Los atajos merecen poco la pena porque lo que se pretende es superar cuanto
antes el gran desnivel hasta la cima. Llegamos a una collada entre los dos
picos. La verdadera cima de 1.996. éstá a la izquierda. Se sube echando las
manos para buscar el mejor paso entre bloques. Al final hay un buen corredor y
al llegar pierdes la respiración: todo el Cornión se puede ojear, desde el
Requesón a la Bermeja. Saludamos a la Peña Santa a la que dimos la vuelta hace
una semana. Desde aquí parece todo más fácil y bastante más rápido que lo que
pateamos ese día. Se llega a ver pequeñito, el nuevo refugio de Vega Huerta. Y
También, orgulloso, el central. Algo más allá la característica silueta del
Espigüete. ¿Desde que balconada se puede ver todo esto? Creo que sólo desde el
Cantu Cabroneru. Hasta aquí hemos empleado unas tres horas algo abundantes.
Salimos
por el mismo corredor de la subida. Nos dividimos. La mayoría del grupo ya tuvo
bastante. Despacito por el mismo camino a
Soto. Los siete fieles al programa siguen a la segunda cima del
Cabroneru. La vertical a Los Palombares es mucho más acentuada. Hay que
destrepar algo para buscar una canal de salida. Al final retomamos casi a la
collada entre cimas y descendemos por el estrecho canalizo que baja a la falda
de las Cebolledas.
Subimos
las Cebolledas. Es un pico de escasa dificultad. Su mérito: estar en medio de
dos colosos. Para bajar una curiosa canal meridional que retorciéndose salva el
acusado desnivel entre la cumbre y la base. Buena destrepada. Y entramos al Collado Llano. Fácil y pindia. A
las tres estamos en la falda de la Peña Beza. No parece muy practicable a la
vista. Buscamos el primer hito y a partir de ahí todo es muy fácil. Con algunos
desniveles en cortada que hay que superar trepando por la roca. Subimos como
si tuviéramos prisa. En doce minutos en
la cumbre.
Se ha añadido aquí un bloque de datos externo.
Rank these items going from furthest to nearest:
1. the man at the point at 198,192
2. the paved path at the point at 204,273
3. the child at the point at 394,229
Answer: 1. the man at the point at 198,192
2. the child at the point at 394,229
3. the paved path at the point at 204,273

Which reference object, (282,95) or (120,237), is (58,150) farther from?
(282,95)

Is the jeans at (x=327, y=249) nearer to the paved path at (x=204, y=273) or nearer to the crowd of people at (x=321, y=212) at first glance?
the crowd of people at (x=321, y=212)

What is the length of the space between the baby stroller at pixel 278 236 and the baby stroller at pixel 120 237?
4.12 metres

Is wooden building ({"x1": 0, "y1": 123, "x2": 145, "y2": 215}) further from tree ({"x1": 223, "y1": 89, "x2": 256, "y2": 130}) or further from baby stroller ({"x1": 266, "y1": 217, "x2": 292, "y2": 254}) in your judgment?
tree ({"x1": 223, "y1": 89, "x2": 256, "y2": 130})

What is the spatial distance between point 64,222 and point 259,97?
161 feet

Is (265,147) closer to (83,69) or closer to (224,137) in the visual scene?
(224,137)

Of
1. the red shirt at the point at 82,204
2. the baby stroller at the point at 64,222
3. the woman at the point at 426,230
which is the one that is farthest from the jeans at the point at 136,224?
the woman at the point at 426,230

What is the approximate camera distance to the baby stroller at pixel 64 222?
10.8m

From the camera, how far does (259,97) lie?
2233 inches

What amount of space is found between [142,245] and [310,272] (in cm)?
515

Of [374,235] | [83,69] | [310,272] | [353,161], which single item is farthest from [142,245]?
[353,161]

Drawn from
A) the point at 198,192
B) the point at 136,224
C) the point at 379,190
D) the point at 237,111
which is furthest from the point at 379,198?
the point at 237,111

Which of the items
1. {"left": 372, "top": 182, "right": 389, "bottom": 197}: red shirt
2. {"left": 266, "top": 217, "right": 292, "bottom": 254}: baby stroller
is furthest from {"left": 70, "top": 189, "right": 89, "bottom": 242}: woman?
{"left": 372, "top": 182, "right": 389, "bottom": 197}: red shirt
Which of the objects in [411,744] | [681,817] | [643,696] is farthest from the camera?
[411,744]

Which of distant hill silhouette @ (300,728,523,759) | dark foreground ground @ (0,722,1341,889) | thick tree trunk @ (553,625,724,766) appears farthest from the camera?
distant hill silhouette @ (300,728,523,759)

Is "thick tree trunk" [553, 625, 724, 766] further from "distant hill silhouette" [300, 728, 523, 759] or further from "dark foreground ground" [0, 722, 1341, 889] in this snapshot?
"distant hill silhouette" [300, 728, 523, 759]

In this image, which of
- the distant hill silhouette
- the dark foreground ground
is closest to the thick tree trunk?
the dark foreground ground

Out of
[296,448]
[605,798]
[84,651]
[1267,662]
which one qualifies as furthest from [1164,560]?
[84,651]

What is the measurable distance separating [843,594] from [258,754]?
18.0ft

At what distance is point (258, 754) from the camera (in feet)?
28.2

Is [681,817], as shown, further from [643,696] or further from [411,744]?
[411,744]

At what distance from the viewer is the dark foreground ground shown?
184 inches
Lo cuento y no me lo creen.
Apenas
tiempo para hacer dos fotos de una sola tacada (aprende Peña). Miramos hacia
atrás: se ve una canal herbosa que muy, muy vertical baja desde la altiva cima
del Cabroneru. La dejamos para otro día, María José, no quieras agotar todas
las posibilidades en un solo día. Tenemos justo enfrente la Torrezuela por su cara
más difícil de escalar.
Para
bajar elegimos la directísima a Soto. Como no se ven más que precipicios nos
tiramos por la descendente cumbrera al Occidente. Exploradores por delante
estudian todos los descensos. No deben ser fáciles porque al final acabamos
otra vez en la Canal de Misa. Una hora escasa desde la cumbre.
Luego
a faldear por el monte para buscar la pista mucho más abajo. Estos chicos y
chicas parecen acostumbrados a bajar porque no dudan de tirarse ladera abajo
entre la maleza. Una media hora más. Luego a ritmo de trote a reunirse con el
grupo al que pillamos ya cambiándose junto al río. Las refrescantes aguas
tonifican nuestros acalorados cuerpos. Nos ponemos guapos para ir a comer. A la
sombra del merendero se está bien hasta que empieza a correr una fresca
corriente de aire que rescata los polares de las mochilas. Un día muy satisfactorio. Un mirador
esplendoroso con las soberbias vistas al jardín de Sajambre, el bosque de los
bosques de Picos. La vuelta muy entretenida con las intrigantes lecturas de Tere que tienen al
personal femenino soliviantado. El tema
da de sí para numerosos comentarios no todos bien intencionados, pero, señores,
en algo hay que pasar el rato y además este asunto se nos da muy bien. Al menos
en teoría que algún día de estos nos van a pedir que pasemos a la práctica y
hay será ella.
Para
el sábado día 8, fiesta de la Santina, tenemos una larga ruta que empezará en
la Collada Llomena para subir a la Collada Granceno y bajar luego hasta el
caserío abandonado de Llue, en el corazón más profundo de Ponga. Es una ruta
que tiene algo de misterioso y que merece la pena descubrir. Luego bajaremos
hasta los Beyos, por Puente Vaguardo.